[START OF Article]

Why a 1990s Fraud Detection Case Still Matters in the Age of AI
What a 1995–1997 Insider Dealing Detection Case Still Teaches Us About Data, AI, and Governance
Stock Watch process and data flow.
This case, which started in 1995 and was completed in 1997, showed early on that effective detection is never just about the model, but about combining data, context, explainability, and human judgment. It remained in use for many years because it was embedded in a real operational process with feedback, ownership, and continuous improvement. Nearly 30 years later, that is still the core lesson for data, AI, and governance.
When people talk about AI, machine learning, and intelligent decision support, the discussion often sounds as if these challenges are entirely new. They are not.
A case I worked on for Amsterdam Exchanges, which started in 1995, was developed and completed between 1995 and 1997, and then remained in use for many years, still captures many of the issues organisations face today: too much data, too little context, dependence on a small number of experts, and the need for explainable, operational decision support. The Stock Watch system was designed to improve the detection of suspicious trading activity by combining transaction data, historical market factors, relevant news, and analyst feedback in one working process.
That is precisely why this case remains relevant nearly 30 years later. Not because the technology is unchanged, but because the underlying design principles still are.
This was never just a model
At the time, the challenge was significant. Analysts had to assess very large numbers of transactions, while support tooling was limited and much of the expertise sat in the heads of only a few specialists. As transaction volumes increased, more potentially suspicious trades risked going unanalysed. The answer was not simply automation for its own sake. The answer was to redesign the full process.
Stock Watch used a CART-based decision tree to classify transactions in real time and assign risk factors. It also incorporated relevant price-sensitive news and analyst review to determine whether unusual behaviour could be explained or should be escalated. In other words, it was not just a detection model. It was a broader operational system in which data, context, human expertise, and escalation logic worked together.
That remains one of the most important lessons for organisations today.
Many data and AI initiatives still fail because too much emphasis is placed on the algorithm and too little on the surrounding operating model. A model without context creates noise. A model without ownership is difficult to trust. A model without feedback degrades over time. A model without explainability is difficult to govern. Stock Watch already made that visible.

[END OF Article]
[START OF Source excerpt]

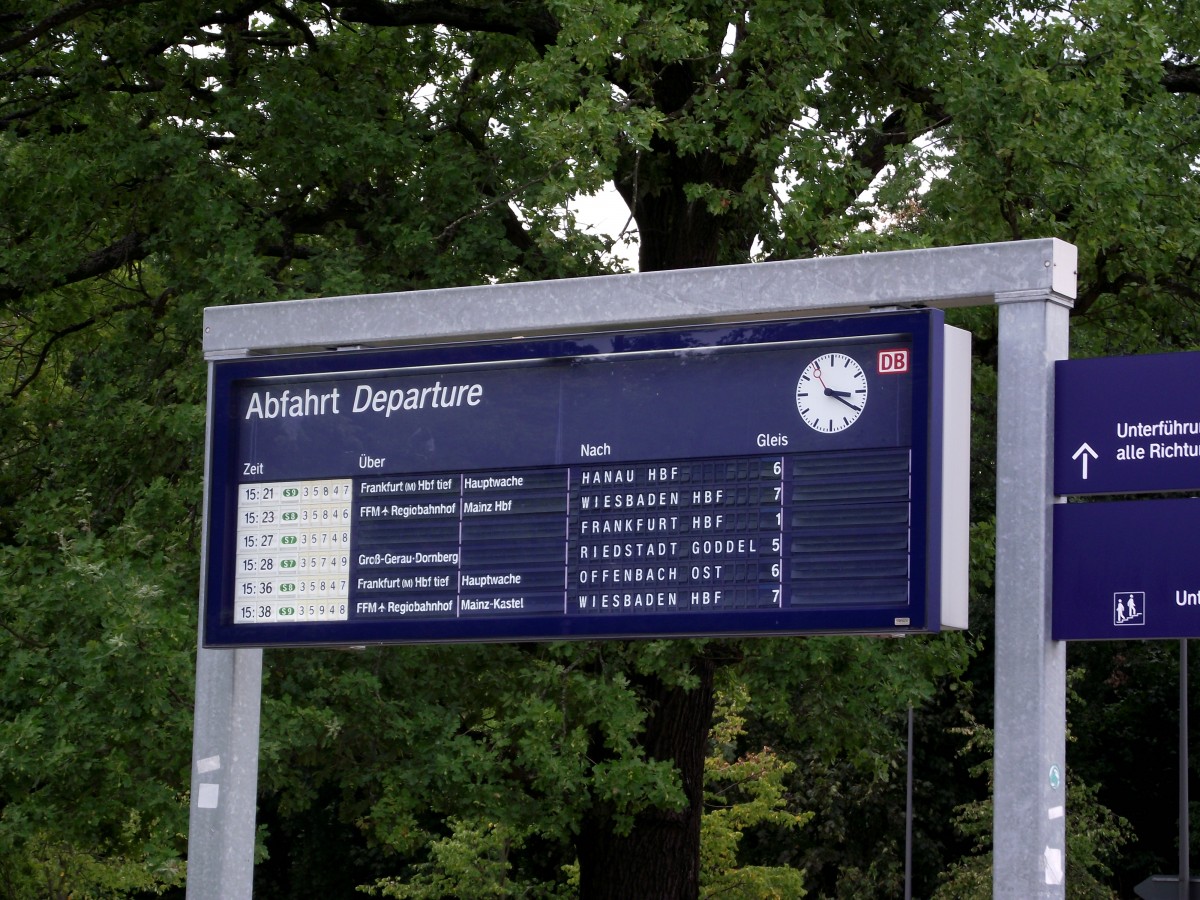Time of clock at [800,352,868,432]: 3:20
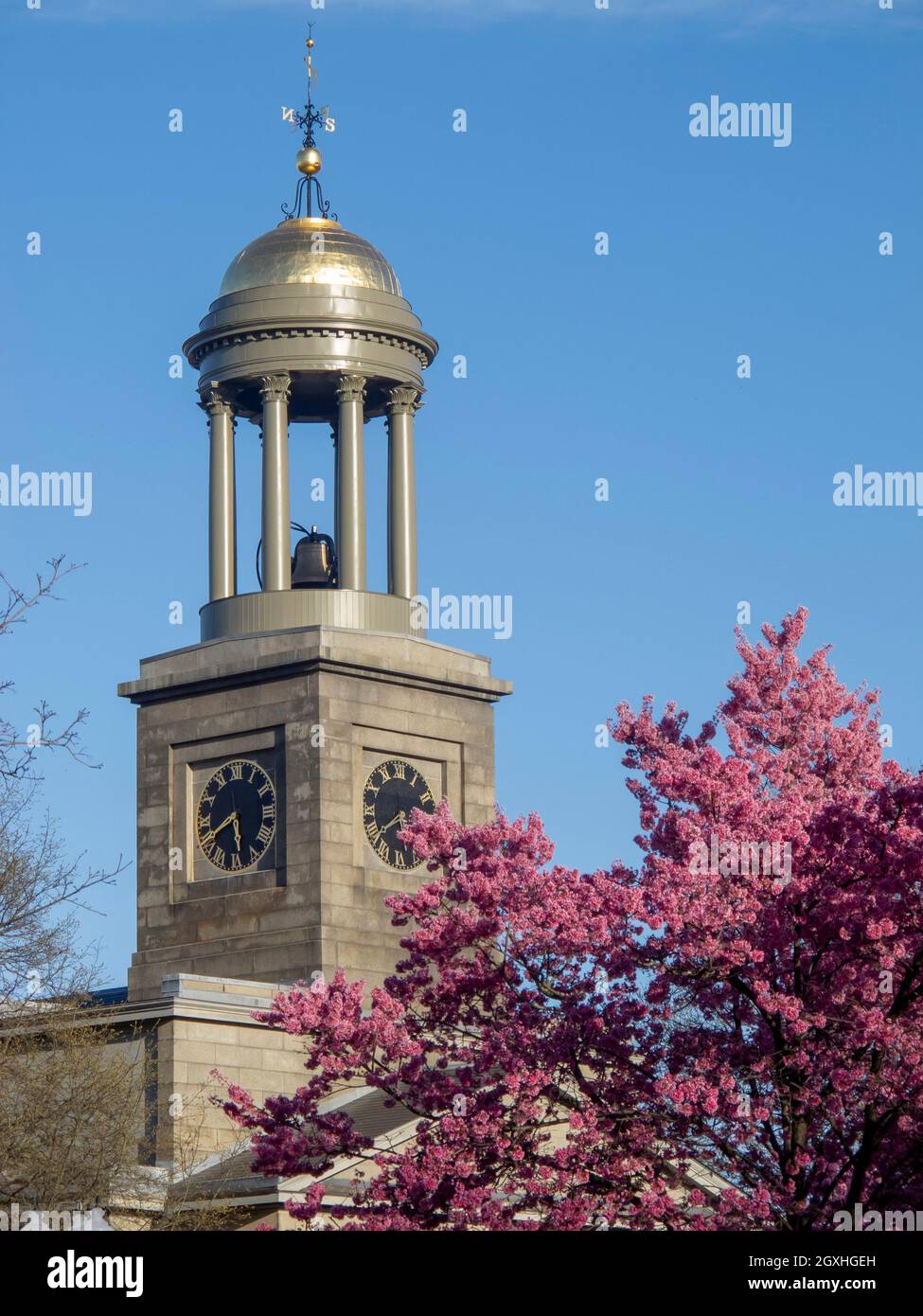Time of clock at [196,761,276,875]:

[END OF Source excerpt]

__Challenge A__
List the four things that, according to the article, the Stock Watch system combined in one working process to improve the detection of suspicious trading.
__Challenge B__
According to the article, what did Stock Watch use to classify transactions in real time and assign risk factors?
__Challenge C__
Give the article's passage again, starting with "When people talk" and going on through "They are not.", and switch "machine learning" to "statistical modeling".

__Exercise output A__
- Transaction data
- Historical market factors
- Relevant news
- Analyst feedback

__Exercise output B__
A CART-based decision tree.

__Exercise output C__
When people talk about AI, statistical modeling, and intelligent decision support, the discussion often sounds as if these challenges are entirely new. They are not.